TEXTE -
"""

Ainsi, là où le chasseur cueilleur nomade ne pouvait pas posséder beaucoup, la sédentarisation a développé l’accumulation et la possession. "Il n’y a rien de spécial à posséder avec le nomadisme, explique Jean-Paul Demoule, à partir du moment où on est de plus en plus nombreux, on va pouvoir commencer à produire des choses inutiles qui vont être des marques du pouvoir."
À partir du moment où on est de plus en plus nombreux, on va pouvoir commencer à produire des choses inutiles qui vont être des marques du pouvoir
Au temps des chasseurs cueilleurs, on était animiste et, pour le dire simplement, on vénérait des esprits. On le voit dans les représentations rupestres, l'être humain n'était qu'un être parmi d'autres dans la nature.
À partir de la sédentarisation, s'est introduit un rapport de domination. "Les représentations animales deviennent très minoritaires, on va représenter surtout de l’humain", note l'archéologue. L'idée de l'Homme maître et possesseur de la nature s'est imposée et "ce n’est que depuis quelques années en Occident" que l'on revient dessus.

"""

(Entrées de questions sur des scènes)
"""

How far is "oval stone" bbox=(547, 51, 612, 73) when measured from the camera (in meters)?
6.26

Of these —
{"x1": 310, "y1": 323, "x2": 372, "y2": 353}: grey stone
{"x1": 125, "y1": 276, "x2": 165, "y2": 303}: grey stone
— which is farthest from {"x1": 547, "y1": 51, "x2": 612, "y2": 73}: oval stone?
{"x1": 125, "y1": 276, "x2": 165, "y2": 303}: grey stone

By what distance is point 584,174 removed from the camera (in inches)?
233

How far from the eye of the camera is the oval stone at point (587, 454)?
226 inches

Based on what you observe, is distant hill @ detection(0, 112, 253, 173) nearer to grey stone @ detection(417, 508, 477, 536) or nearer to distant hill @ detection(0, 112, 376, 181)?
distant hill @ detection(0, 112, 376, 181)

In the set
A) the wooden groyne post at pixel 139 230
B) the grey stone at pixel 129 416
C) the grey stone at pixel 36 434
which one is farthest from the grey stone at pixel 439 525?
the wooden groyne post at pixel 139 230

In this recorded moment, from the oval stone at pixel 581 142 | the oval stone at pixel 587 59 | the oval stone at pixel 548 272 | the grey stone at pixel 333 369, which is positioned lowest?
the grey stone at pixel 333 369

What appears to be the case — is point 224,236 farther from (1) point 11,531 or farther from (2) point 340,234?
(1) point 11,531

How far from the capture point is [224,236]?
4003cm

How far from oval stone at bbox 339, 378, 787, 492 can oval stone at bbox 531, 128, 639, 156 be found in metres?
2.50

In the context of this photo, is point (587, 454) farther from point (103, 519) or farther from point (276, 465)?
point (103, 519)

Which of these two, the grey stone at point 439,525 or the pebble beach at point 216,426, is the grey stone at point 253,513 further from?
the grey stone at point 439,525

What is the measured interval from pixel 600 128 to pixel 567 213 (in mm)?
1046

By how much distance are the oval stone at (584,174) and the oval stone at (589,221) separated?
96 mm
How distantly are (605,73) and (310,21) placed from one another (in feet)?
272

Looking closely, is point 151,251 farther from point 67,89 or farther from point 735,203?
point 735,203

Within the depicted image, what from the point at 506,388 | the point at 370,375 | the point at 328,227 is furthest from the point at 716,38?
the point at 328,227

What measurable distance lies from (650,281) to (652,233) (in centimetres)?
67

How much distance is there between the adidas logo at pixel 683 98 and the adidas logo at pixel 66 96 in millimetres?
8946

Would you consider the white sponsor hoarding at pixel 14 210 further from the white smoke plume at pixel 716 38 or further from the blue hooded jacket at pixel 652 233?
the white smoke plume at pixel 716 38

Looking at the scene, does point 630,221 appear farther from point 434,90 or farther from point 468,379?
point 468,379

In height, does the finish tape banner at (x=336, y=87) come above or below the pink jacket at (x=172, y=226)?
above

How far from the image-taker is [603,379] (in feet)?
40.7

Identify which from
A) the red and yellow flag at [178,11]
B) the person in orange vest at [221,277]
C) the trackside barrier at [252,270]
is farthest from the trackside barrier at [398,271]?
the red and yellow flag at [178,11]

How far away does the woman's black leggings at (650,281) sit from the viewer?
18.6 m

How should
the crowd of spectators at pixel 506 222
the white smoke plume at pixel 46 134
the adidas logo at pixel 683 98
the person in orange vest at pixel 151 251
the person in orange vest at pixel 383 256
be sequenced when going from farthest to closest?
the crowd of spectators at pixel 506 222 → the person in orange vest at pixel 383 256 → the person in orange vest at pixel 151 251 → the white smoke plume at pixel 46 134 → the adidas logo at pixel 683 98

"""

Recopiez intégralement le texte sur la sédentarisation et la possession, sans y changer un seul mot.

Ainsi, là où le chasseur cueilleur nomade ne pouvait pas posséder beaucoup, la sédentarisation a développé l’accumulation et la possession. "Il n’y a rien de spécial à posséder avec le nomadisme, explique Jean-Paul Demoule, à partir du moment où on est de plus en plus nombreux, on va pouvoir commencer à produire des choses inutiles qui vont être des marques du pouvoir."
À partir du moment où on est de plus en plus nombreux, on va pouvoir commencer à produire des choses inutiles qui vont être des marques du pouvoir
Au temps des chasseurs cueilleurs, on était animiste et, pour le dire simplement, on vénérait des esprits. On le voit dans les représentations rupestres, l'être humain n'était qu'un être parmi d'autres dans la nature.
À partir de la sédentarisation, s'est introduit un rapport de domination. "Les représentations animales deviennent très minoritaires, on va représenter surtout de l’humain", note l'archéologue. L'idée de l'Homme maître et possesseur de la nature s'est imposée et "ce n’est que depuis quelques années en Occident" que l'on revient dessus.